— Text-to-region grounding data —
·····

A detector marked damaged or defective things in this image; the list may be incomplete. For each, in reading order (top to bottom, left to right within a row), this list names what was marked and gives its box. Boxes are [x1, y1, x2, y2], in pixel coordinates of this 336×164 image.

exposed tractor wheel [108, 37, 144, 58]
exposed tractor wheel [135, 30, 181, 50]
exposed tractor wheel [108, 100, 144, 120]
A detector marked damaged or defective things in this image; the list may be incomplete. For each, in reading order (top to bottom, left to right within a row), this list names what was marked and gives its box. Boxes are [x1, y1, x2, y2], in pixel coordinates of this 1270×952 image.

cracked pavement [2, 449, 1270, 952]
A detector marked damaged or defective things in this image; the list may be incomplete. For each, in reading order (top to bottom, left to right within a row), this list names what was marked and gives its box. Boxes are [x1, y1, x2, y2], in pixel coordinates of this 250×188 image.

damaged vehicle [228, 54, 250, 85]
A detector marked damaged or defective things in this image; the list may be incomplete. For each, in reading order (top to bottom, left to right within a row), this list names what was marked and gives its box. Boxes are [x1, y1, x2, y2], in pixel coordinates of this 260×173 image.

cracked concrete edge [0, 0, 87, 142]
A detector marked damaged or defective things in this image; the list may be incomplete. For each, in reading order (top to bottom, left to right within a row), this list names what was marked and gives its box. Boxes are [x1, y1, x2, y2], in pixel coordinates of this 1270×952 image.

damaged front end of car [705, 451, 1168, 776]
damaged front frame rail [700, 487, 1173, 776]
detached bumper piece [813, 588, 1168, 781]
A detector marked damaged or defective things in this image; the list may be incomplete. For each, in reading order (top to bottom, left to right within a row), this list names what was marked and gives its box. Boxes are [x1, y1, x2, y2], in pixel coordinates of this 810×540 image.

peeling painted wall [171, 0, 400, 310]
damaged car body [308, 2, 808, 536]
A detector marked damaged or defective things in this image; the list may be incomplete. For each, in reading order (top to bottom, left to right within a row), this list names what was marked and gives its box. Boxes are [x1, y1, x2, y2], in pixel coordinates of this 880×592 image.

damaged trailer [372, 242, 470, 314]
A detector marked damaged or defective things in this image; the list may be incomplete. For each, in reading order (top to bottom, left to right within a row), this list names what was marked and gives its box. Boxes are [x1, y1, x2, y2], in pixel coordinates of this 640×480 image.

·····

Retype the records above in full, exactly.

— RESULT FOR THIS EXERCISE —
A detector marked damaged or defective things in this image; the list may be incomplete. For each, in reading order (top to bottom, left to right within a row), this list names what was marked and gives its box. Boxes are [x1, y1, x2, y2], in pixel coordinates of this 336×164 image.

exposed tractor wheel [108, 37, 144, 58]
exposed tractor wheel [135, 30, 181, 50]
exposed tractor wheel [108, 100, 144, 120]
A detector marked damaged or defective things in this image; the list may be incomplete. For each, in reading order (top to bottom, left to right within a row), this list names what was marked and gives its box. Boxes are [x1, y1, x2, y2], in pixel coordinates of this 1270×952 image.

cracked pavement [2, 449, 1270, 952]
A detector marked damaged or defective things in this image; the list may be incomplete. For each, in reading order (top to bottom, left to right within a row), this list names what was marked and gives its box. Boxes are [x1, y1, x2, y2], in pixel coordinates of this 250×188 image.

damaged vehicle [228, 54, 250, 85]
A detector marked damaged or defective things in this image; the list may be incomplete. For each, in reading order (top to bottom, left to right within a row), this list names what was marked and gives its box. Boxes are [x1, y1, x2, y2], in pixel coordinates of this 260×173 image.

cracked concrete edge [0, 0, 87, 142]
A detector marked damaged or defective things in this image; the list may be incomplete. For each, in reading order (top to bottom, left to right within a row), this list names what was marked and gives its box. Boxes are [x1, y1, x2, y2], in pixel coordinates of this 1270×952 image.

damaged front end of car [705, 451, 1168, 776]
damaged front frame rail [700, 487, 1173, 776]
detached bumper piece [813, 588, 1168, 781]
A detector marked damaged or defective things in this image; the list may be incomplete. For each, in reading order (top to bottom, left to right within a row), this list names what was marked and gives its box. Boxes are [x1, y1, x2, y2], in pixel coordinates of this 810×540 image.

peeling painted wall [171, 0, 400, 310]
damaged car body [308, 2, 808, 536]
A detector marked damaged or defective things in this image; the list may be incomplete. For each, in reading order (top to bottom, left to right within a row), this list names what was marked and gives its box. Boxes are [x1, y1, x2, y2], in pixel coordinates of this 880×592 image.

damaged trailer [372, 242, 470, 314]
A detector marked damaged or defective things in this image; the list may be incomplete. For each, in reading order (top to bottom, left to right within a row), this list names what was marked and gives its box. Boxes are [x1, y1, x2, y2], in pixel coordinates of this 640×480 image.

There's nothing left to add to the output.